Caption-style text data:

----------------------------------------

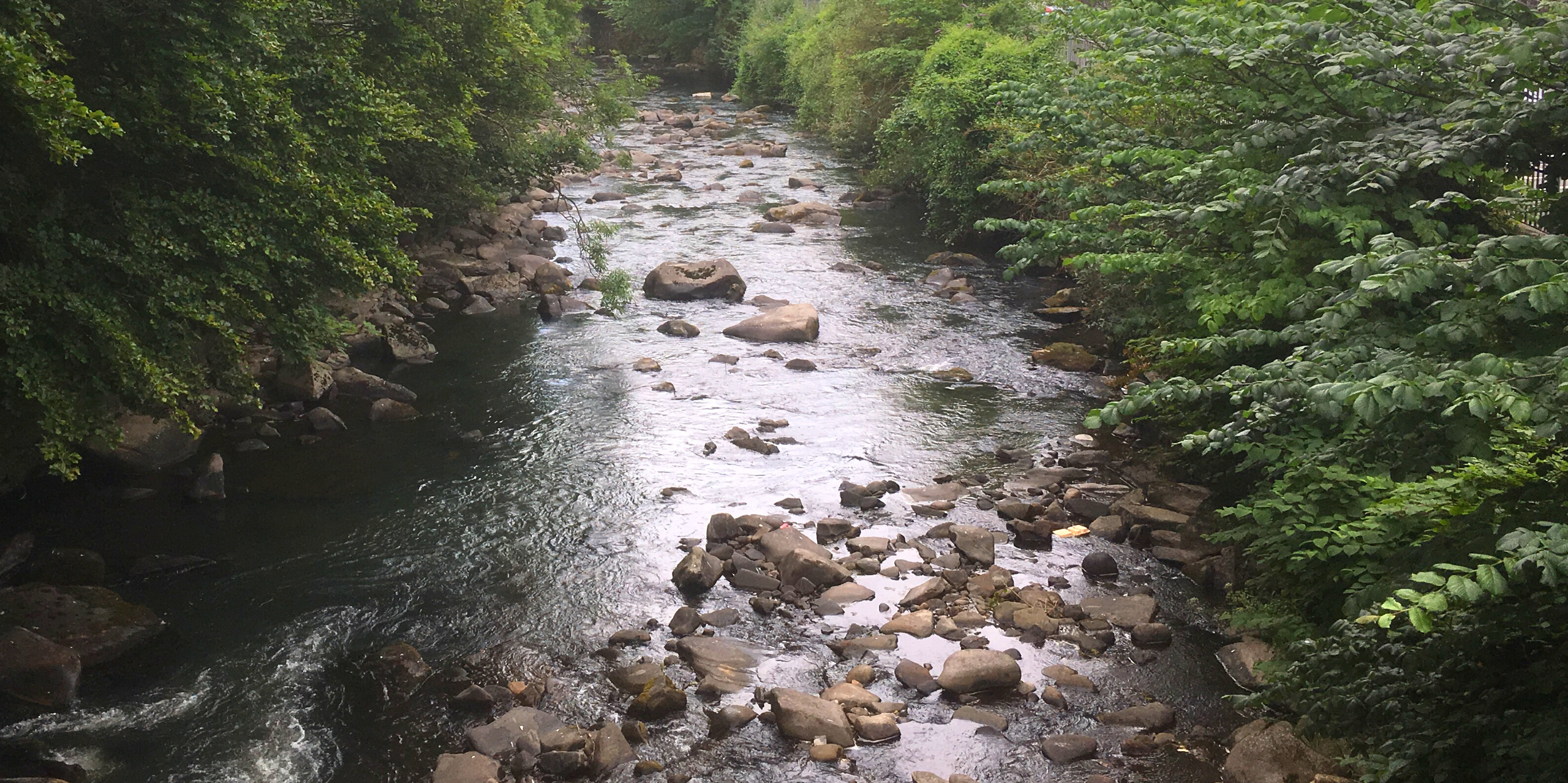 The River Cynon in South Wales. Photo: South East Wales Rivers Trust.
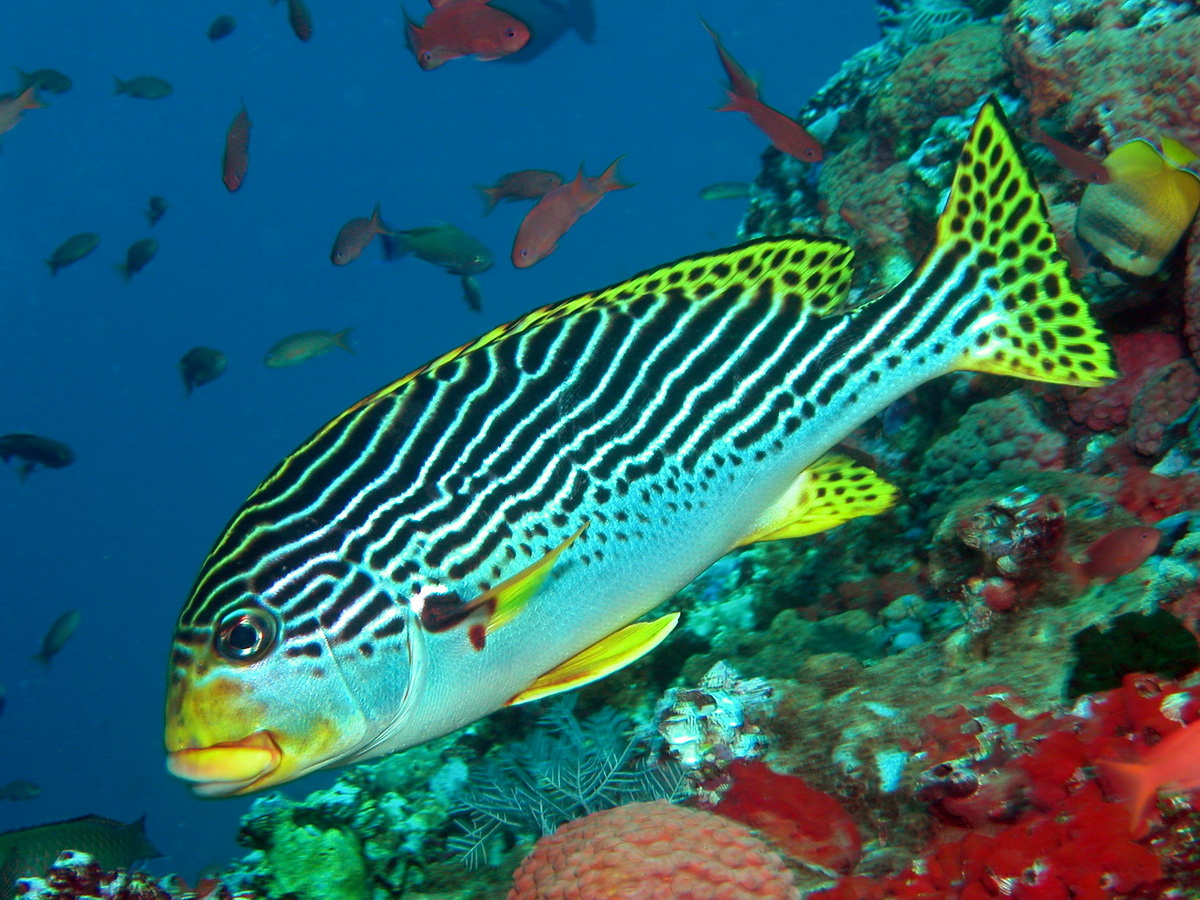 Sweetlips - Haemulidae - Süsslippen. Species on this page: Diagramma,Haemulon,  Paranthias, Plectorhinchus, Orthopristis, Xenocys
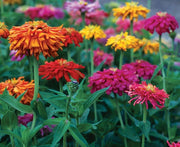Zinnia Giant Cactus Dahlia Flowered Mix - Annual - Zinnia Elegans - Beautiful Flowers - 100 Seeds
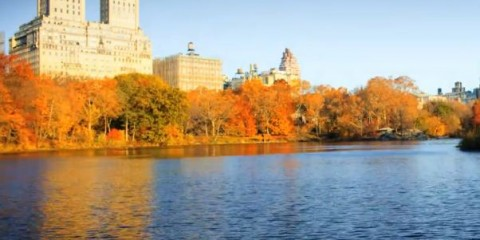 leaves-change-autumn-central-park-nyc-video-snapshot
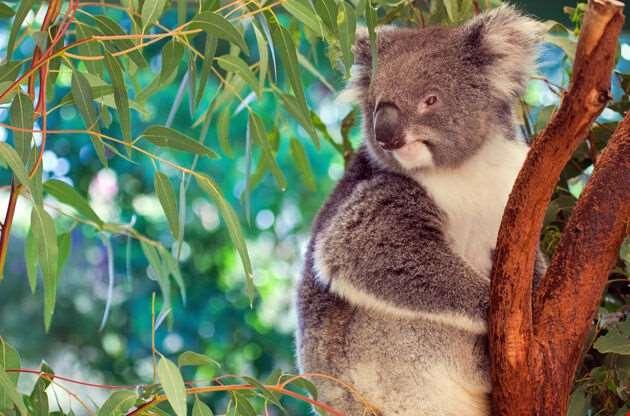 Koala Western Australia-Koala Western Australia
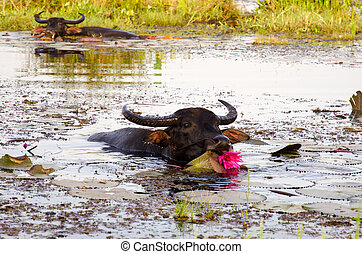 Thai water buffalo cooling during the day - Herd of Thai...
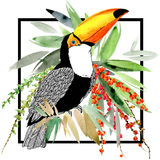 Toucan Fondo esotico della natura Pianta tropicale royalty illustrazione gratis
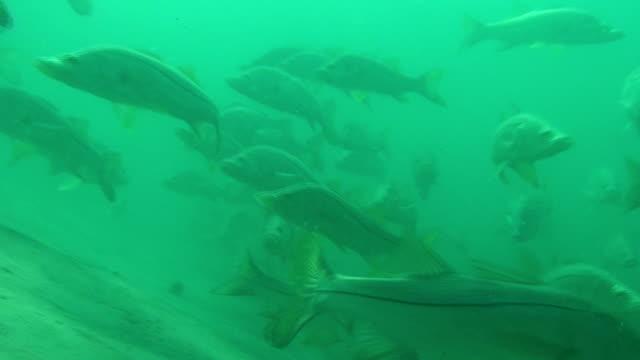 Snook School Underwater video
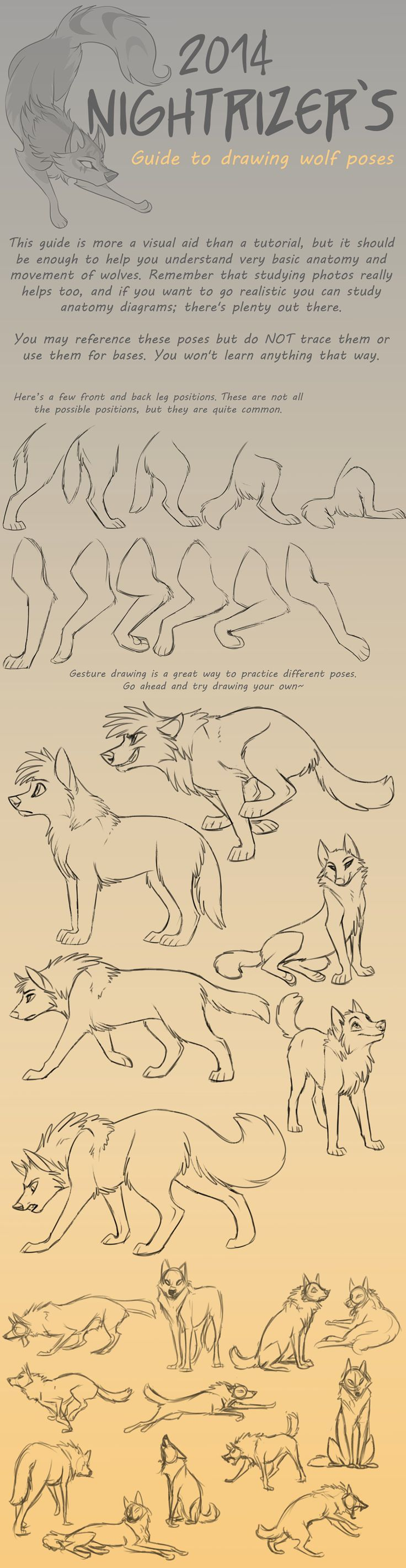 Guide to Drawing Wolf Poses by Nightrizer.deviantart.com on @deviantART:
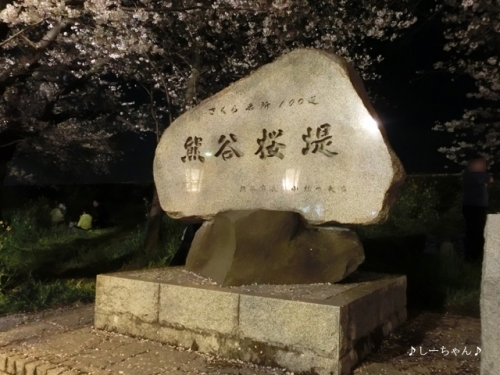 荒川土手の桜・2017_10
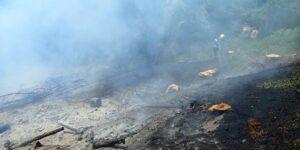 V katastrálním území obce Liptál hořelo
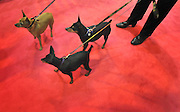 ©London News pictures. 10/03/11. A group of Minature Pinschers watch their owner on a red carpet. Exhibitiors and their dogs at Crufts 2011 held at The National Exhibition Centre in Birmingham today (Thurs). The show runs from 10 - 13 March 2011 Picture Credit should read Stephen Simpson/LNP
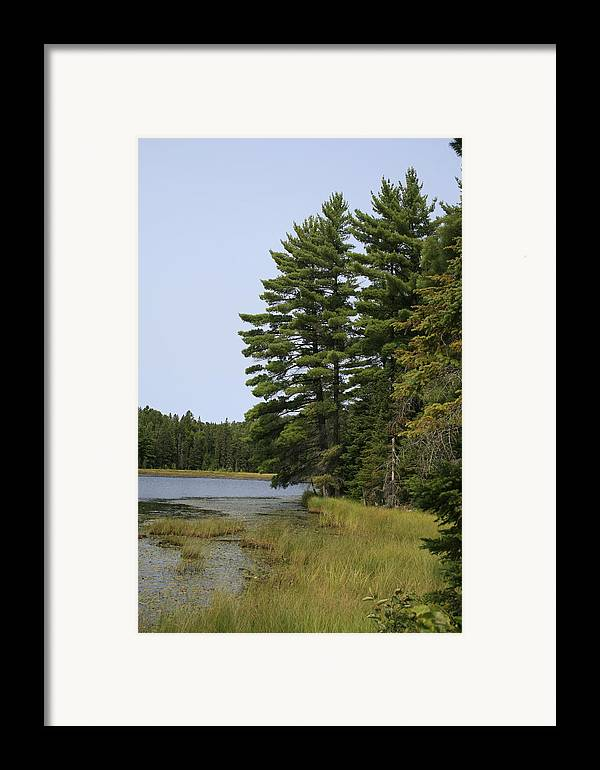 Landscape Framed Print featuring the photograph White Pines by Alan Rutherford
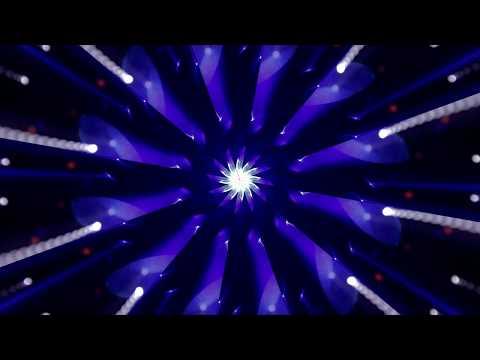 Light & Motion -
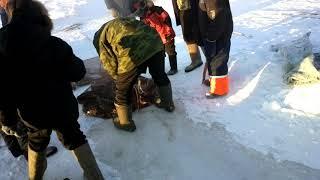 Рыбалка в Якутии на Налима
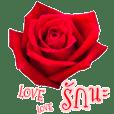 สนทนาภาษาดอกไม้ (ส่งรัก ส่งความสุข)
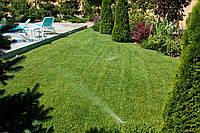 Укладка рулоного газона с подготовкой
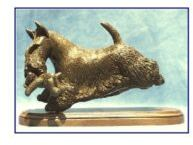 Scottish Terrier- Running with Teddy Bear
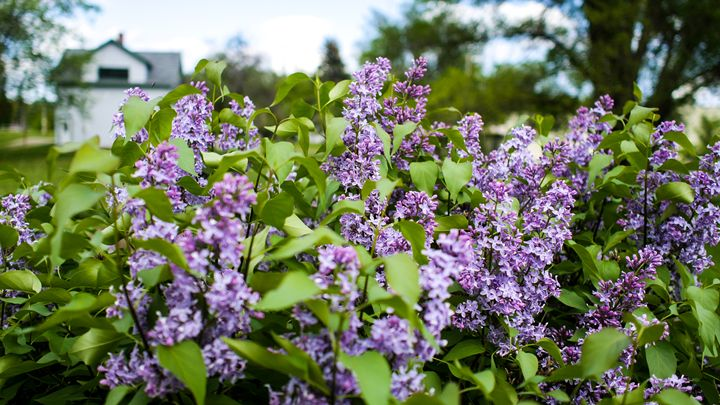 Country Lilacs - Northwind Apothecary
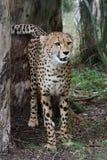 Cheetah Wild Cat Stock Image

----------------------------------------

▸ **Task brief**
From the first line of the records down through the line containing "Scottish Terrier- Running with Teddy Bear", transcribe exactly those lines and no others, both ends kept, pictures dropped.

▸ **Response**
 The River Cynon in South Wales. Photo: South East Wales Rivers Trust.
 Sweetlips - Haemulidae - Süsslippen. Species on this page: Diagramma,Haemulon,  Paranthias, Plectorhinchus, Orthopristis, Xenocys
Zinnia Giant Cactus Dahlia Flowered Mix - Annual - Zinnia Elegans - Beautiful Flowers - 100 Seeds
 leaves-change-autumn-central-park-nyc-video-snapshot
 Koala Western Australia-Koala Western Australia
 Thai water buffalo cooling during the day - Herd of Thai...
 Toucan Fondo esotico della natura Pianta tropicale royalty illustrazione gratis
 Snook School Underwater video
 Guide to Drawing Wolf Poses by Nightrizer.deviantart.com on @deviantART:
 荒川土手の桜・2017_10
 V katastrálním území obce Liptál hořelo
 ©London News pictures. 10/03/11. A group of Minature Pinschers watch their owner on a red carpet. Exhibitiors and their dogs at Crufts 2011 held at The National Exhibition Centre in Birmingham today (Thurs). The show runs from 10 - 13 March 2011 Picture Credit should read Stephen Simpson/LNP
 Landscape Framed Print featuring the photograph White Pines by Alan Rutherford
 Light & Motion -
 Рыбалка в Якутии на Налима
 สนทนาภาษาดอกไม้ (ส่งรัก ส่งความสุข)
 Укладка рулоного газона с подготовкой
 Scottish Terrier- Running with Teddy Bear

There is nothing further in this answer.